I don't know all of the others so some are not on my personal preference lists for that reason alone.  Also, much would depend on whether you're expecting to spend more time at Disney, at Universal/Sea World, at the resort or elsewhere.  Location makes a difference when you're commuting a lot.

Maybe this gives you a tiny starting point for looking up the reviews to make your own list?    HTH!


----------



## suzanne (Jul 13, 2008)

We are staying at HGVC International Drive for the first time in November. We will be there the week of Thanksgiving. I also will call and ask for  builidng 7 and a high or top floor unit. There will just be be me and hubby so walking to the pool will not be a problem. We like to have a balcony that we can sit out on in the early morning with our coffee and see something besides other buildings or parking lots. The lake view sounds beautiful. One other question if you don't mind, are the units non smoking or can we request a non smoking unit? 

Suzanne


----------



## bogey21 (Jul 13, 2008)

I picked up one of those 9,000 (or thereabouts) Weeks at Orbit One for my Ex-Wife, my Daughter and her 3 yo.  Both Ex and Daughter were well satisfied.  Particularly pleased with location.

George


----------



## luv2vacation (Jul 13, 2008)

suzanne said:


> We are staying at HGVC International Drive for the first time in November. We will be there the week of Thanksgiving. I also will call and ask for  builidng 7 and a high or top floor unit. There will just be be me and hubby so walking to the pool will not be a problem. We like to have a balcony that we can sit out on in the early morning with our coffee and see something besides other buildings or parking lots. The lake view sounds beautiful.
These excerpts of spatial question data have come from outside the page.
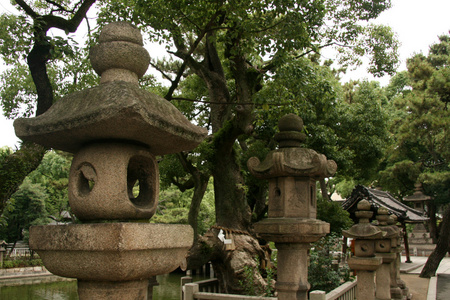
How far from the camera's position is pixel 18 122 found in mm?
3562

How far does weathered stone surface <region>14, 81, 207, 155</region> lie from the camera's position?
10.4 ft

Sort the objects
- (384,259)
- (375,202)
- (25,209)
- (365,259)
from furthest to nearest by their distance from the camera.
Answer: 1. (25,209)
2. (375,202)
3. (384,259)
4. (365,259)

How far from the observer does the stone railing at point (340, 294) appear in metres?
6.26

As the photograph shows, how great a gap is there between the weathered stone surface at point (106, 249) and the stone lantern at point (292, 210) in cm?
235

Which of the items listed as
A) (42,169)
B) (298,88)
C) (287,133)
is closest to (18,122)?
(287,133)

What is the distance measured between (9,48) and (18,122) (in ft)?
17.5

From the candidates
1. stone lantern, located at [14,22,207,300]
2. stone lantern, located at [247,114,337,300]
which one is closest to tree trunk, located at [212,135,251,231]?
stone lantern, located at [247,114,337,300]

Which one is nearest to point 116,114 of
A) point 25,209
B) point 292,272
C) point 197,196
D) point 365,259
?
point 292,272

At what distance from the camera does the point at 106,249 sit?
3.05m

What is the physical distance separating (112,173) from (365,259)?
6.38 m

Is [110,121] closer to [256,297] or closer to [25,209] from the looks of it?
[256,297]

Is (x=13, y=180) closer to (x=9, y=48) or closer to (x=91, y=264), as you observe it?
(x=9, y=48)

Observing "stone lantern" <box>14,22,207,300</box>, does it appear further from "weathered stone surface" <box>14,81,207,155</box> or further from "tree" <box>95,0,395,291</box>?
"tree" <box>95,0,395,291</box>

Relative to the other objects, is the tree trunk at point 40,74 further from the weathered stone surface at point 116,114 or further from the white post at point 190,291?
the white post at point 190,291
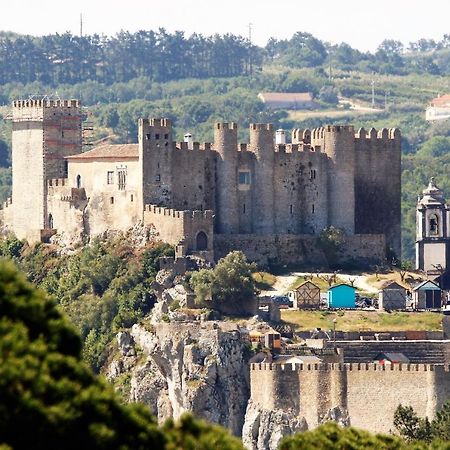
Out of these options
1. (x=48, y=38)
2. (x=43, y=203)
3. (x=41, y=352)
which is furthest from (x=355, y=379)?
(x=48, y=38)

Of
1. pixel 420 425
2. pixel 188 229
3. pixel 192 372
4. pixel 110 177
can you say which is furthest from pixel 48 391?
pixel 110 177

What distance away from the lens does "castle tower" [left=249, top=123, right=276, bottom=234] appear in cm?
8762

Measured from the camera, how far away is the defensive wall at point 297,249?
3396 inches

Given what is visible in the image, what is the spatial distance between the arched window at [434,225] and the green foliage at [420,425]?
22321 mm

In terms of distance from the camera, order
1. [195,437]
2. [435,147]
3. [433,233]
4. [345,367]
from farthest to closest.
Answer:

One other question if you don't mind, are the units non smoking or can we request a non smoking unit?
> 
> Suzanne



I believe they are all non-smoking.

Here's some pictures of the view.  The sound of the fountain was soothing, too.  We also sit on the balcony each morning, Hubby with coffee, me with tea.


----------



## suekap (Jul 14, 2008)

The view was absolutely beautiful.  Was the first picture showing the main pool?  Also, it that the bridge to walk over from building 7 to the main pool?


----------



## suekap (Jul 18, 2008)

Is the bridge about the length of a football?


----------